See the bullseye of your situation dissipating like one big block into tiny squares, like sparks from a log, fireflies from a jar, an hourglass, a widening gyre.
IV. As you are here, now, feeling yourself grounded as you discover this painting, you might imagine that the surface of the painting is a flat floor and that this painting is a carpet which, as you walk around it, reveals all sorts of unique rooms, nooks, passageways, and underground spaces. Walking along on the carpet and stopping on any of the shapes or arrangements of shapes, you can imagine an opening in the floor, like a trap door, and you can be curious what lies beneath. [pause]
Or, you might imagine the flat surface of this painting to be a layout of rooms that you can walk through, imagining that you are about as tall as the stick-like figure standing in the far right corner, the one with small spikes that look like fire wheels, propelling you through space as you meander around all the different shapes, noticing how each opens up a new world. [pause]
Or, you might imagine that the flat surface of this painting is a skylight, and that the shapes and figures are inviting you to see an astronomical event that is happening in the sky above you. [pause].

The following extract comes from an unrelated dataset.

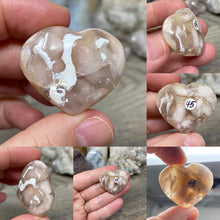 Load image into Gallery viewer, Flower Agate 1.25&quot; Pocket Hearts
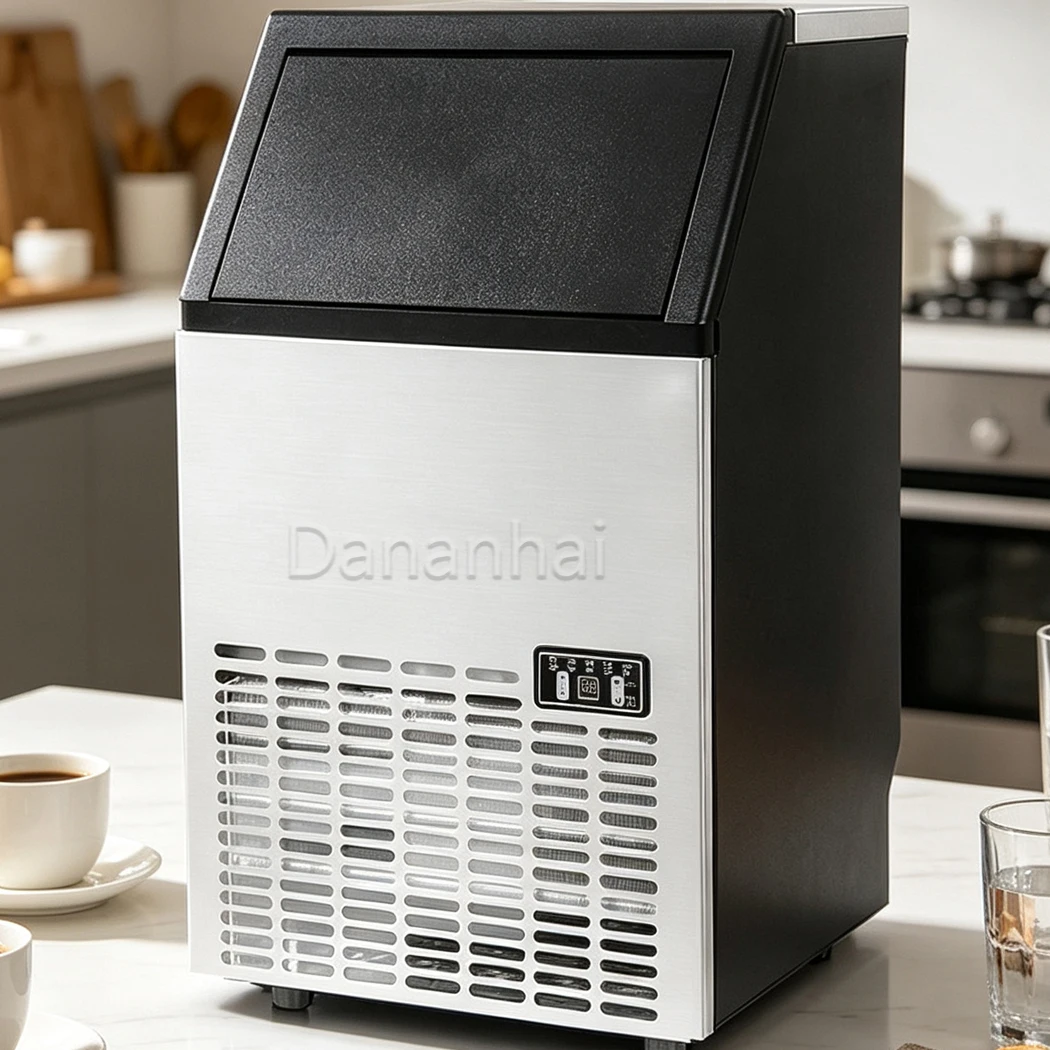 Ice Cube Producing Machine Commercial Ice Generator For Restaurant Pub Bar Drink Beverage Preparation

Whatever you might do to sense your orientation in space and time as being changed by this painting is the right thing to do, because this is a painting in which there are many points of convergence that create many shapes, each an invitation to change your perspective. Playing and experiencing these different perspectives is one way to experience this work of art a little bit more intentionally; but it is also a reminder of how you can shift or change perspective on any situation in your life that is causing you anxiety, and see it slightly differently.

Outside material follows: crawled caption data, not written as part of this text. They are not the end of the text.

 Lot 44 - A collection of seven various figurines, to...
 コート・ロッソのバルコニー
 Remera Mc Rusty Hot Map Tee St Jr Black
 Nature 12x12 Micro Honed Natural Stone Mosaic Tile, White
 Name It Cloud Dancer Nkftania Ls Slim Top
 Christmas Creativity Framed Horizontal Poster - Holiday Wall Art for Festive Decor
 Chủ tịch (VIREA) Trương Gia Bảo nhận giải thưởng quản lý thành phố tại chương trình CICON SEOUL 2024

We are thinking here about a 5-point meditation practice that is helpful to visualize as two lines intersecting at a middle point. To get a sense of what we mean, look for the two receding circles marked with an X in the lower right quadrant of this painting. If you think about a situation you are struggling with in your life right now as being stuck in the bullseye where the two lines are crossed, you can see that in that tiny circle, there is very little room to move around. It’s hard, in other words, when you are locked so deeply “inside” a problem or situation, to see it clearly. But now imagine seeing the same problem or situation from the perimeter of the circle, the widest vantage point. Instead of being “inside” it, you are “outside” looking in; so not only can you can see it more clearly, you can take a breath because there is so much more space that surrounds you. And from this perspective, you can view the problem and perhaps imagine the first smallest step you could take to begin dealing, or healing, or just being with it.
Once again thinking about this painting as a carpet you can walk on, you could take just a short walk around the semi-circle loop at the top of the box, or you could find an exit through the thick black line at the bottom of the box- and follow that line to explore all the other shapes as if they were rooms, portals, trap doors, or skylights. As you meander along you might ask yourself: where is the problem now? Here, as I am moving through it, like a room unfolding into more rooms, what can I see now that I hadn’t been paying attention to before?

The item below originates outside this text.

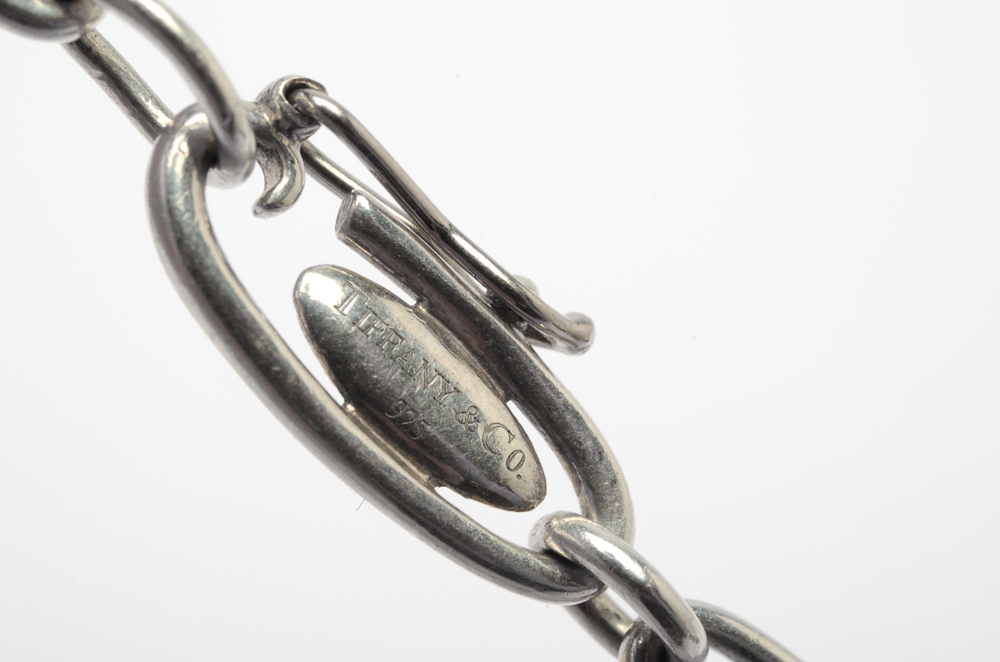 Sterling Silver Elsa Peretti for Tiffany & Co. Bracelet and Pendant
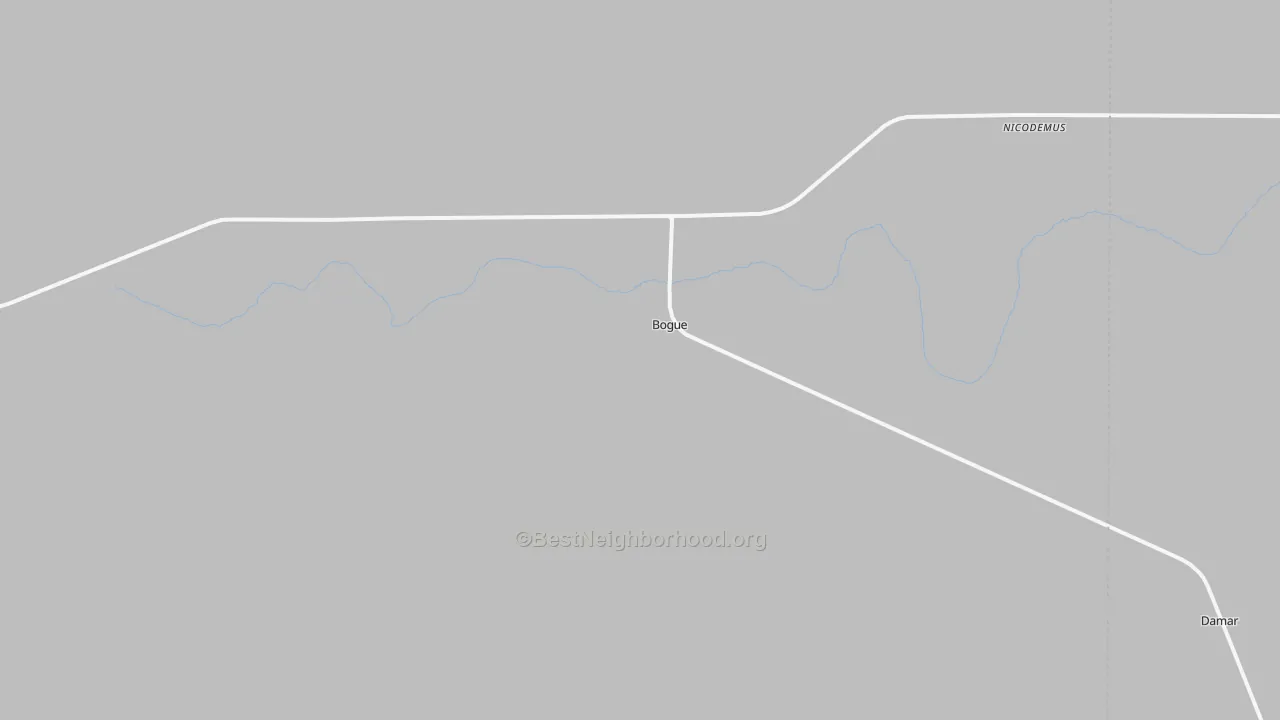 Transit Grade map of Bogue, KS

In this way, this painting can stay with you as a reminder that when you’re feeling anxious, frayed at the seams, overwhelmed, unable to focus, terrified of the future, perpetually in a state of discomfort, you might find a bit more ease when you see the bullseye of your situation dissipating like one big block into tiny squares, like sparks from a log, fireflies from a jar, an hourglass, a widening gyre, a cabinet of perpetually changing curiosities.
We end up in the center, where there is a fire burning.